• [ТЕКСТ ДЛЯ АНАЛИЗА]
※
Книги вместо бомб: об исследовании Нины Гурьяновой «Эстетика анархии. Искусство и идеология раннего русского авангарда»

Русские авангардисты начала ХХ века умели взорвать словесной бомбой аудиторию, но терялись в догадках по поводу того, как построить общество, где художник, избавленный от необходимости зарабатывать на жизнь, обретет независимость от цензуры и прихотей толпы. Поиски ответа на этот мучительный вопрос толкнул одних в объятия большевистского правительства, в то время как другие политизировались в духе самого радикального анархизма. Почему последние сделали именно такой выбор и как он связан с логикой их творчества, исследовала Нина Гурьянова, видный специалист по русскому авангарду. Ее книгу, переведенную на русский язык, по просьбе Gorky.media прочитал Роман Королев.

В феврале 1914 года лингвист Роман Якобсон сетовал в письме своему другу Алексею Крученых, что московская публика отстает от новинок литературного авангарда, ничего не зная о существовании новых книг идеолога «заумной поэзии». Когда же Якобсон указал на сей прискорбный факт приказчику книжного магазина, попросив позаметнее выставить книги Крученых в окне, тот, пребывая, как видно, не в восторге от футуристической словесности, ответил: «И слава Богу, что не знают».

Разумеется, Алексей Крученых, сколько бы пощечин общественному вкусу этот человек ни отвешивал, хотел, чтобы его произведения читали, и как любой деятель авангарда должен был выбирать средства для работы с вниманием публики. Согласно искусствоведке Нине Гурьяновой, совокупность этих средств можно свести к двум художественным стратегиям: провокации (той самой пресловутой «почещине», побуждающей публику к ответному действию с заранее непрогнозируемым автором результатом) и манипуляции (продуманному воздействию на чужое сознание с целью подтолкнуть его в определенном направлении). В свою очередь, через сложную историю взаимодействия двух этих стратегий, которые в разное время зачастую применялись одним и тем же художником или группой, возможно рассказать историю русского авангарда начала ХХ века; причем, историю не только его эстетических, но и политических устремлений.
※
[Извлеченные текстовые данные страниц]

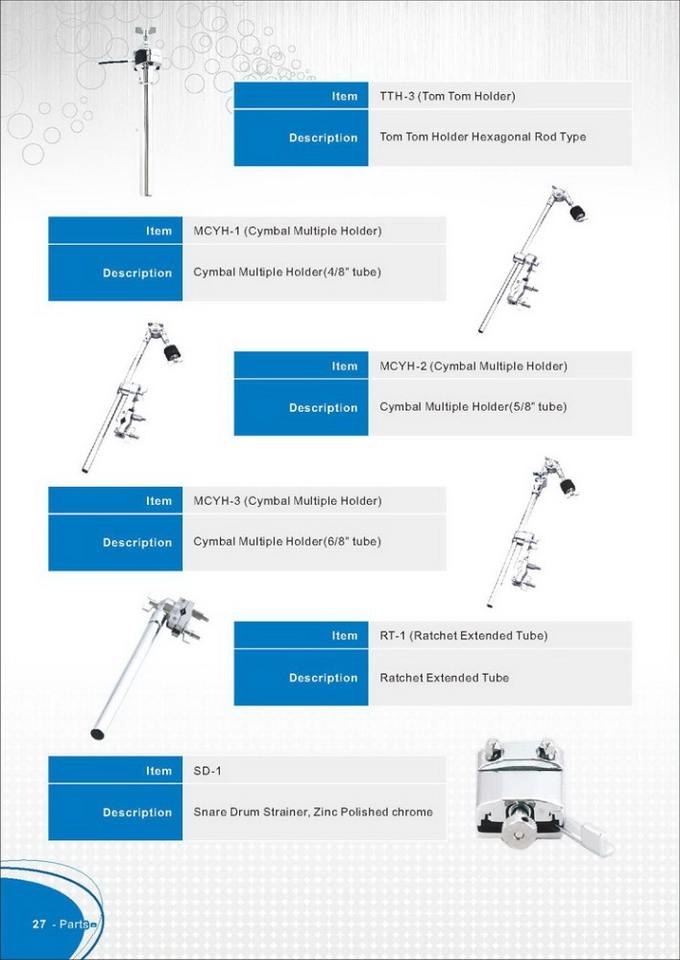 | Item | TTH-3 (Tom Tom Holder) |
|---|---|
| Description | Tom Tom Holder Hexagonal Rod Type |

| Item | MCYH-1 (Cymbal Multiple Holder) |
|---|---|
| Description | Cymbal Multiple Holder(4/8" tube) |

| Item | MCYH-2 (Cymbal Multiple Holder) |
|---|---|
| Description | Cymbal Multiple Holder(5/8" tube) |

| Item | MCYH-3 (Cymbal Multiple Holder) |
|---|---|
| Description | Cymbal Multiple Holder(6/8" tube) |

| Item | RT-1 (Ratchet Extended Tube) |
|---|---|
| Description | Ratchet Extended Tube |

| Item | SD-1 |
|---|---|
| Description | Snare Drum Strainer, Zinc Polished chrome |

27 - Parts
※
• [ЧТО ТРЕБУЕТСЯ] Выпишите дословно из статьи о книге Нины Гурьяновой фрагмент от слов «Русские авангардисты начала ХХ» вплоть до слов «прочитал Роман Королев.» включительно.

• [РЕШЕНИЕ ЗАДАЧИ]
Русские авангардисты начала ХХ века умели взорвать словесной бомбой аудиторию, но терялись в догадках по поводу того, как построить общество, где художник, избавленный от необходимости зарабатывать на жизнь, обретет независимость от цензуры и прихотей толпы. Поиски ответа на этот мучительный вопрос толкнул одних в объятия большевистского правительства, в то время как другие политизировались в духе самого радикального анархизма. Почему последние сделали именно такой выбор и как он связан с логикой их творчества, исследовала Нина Гурьянова, видный специалист по русскому авангарду. Ее книгу, переведенную на русский язык, по просьбе Gorky.media прочитал Роман Королев.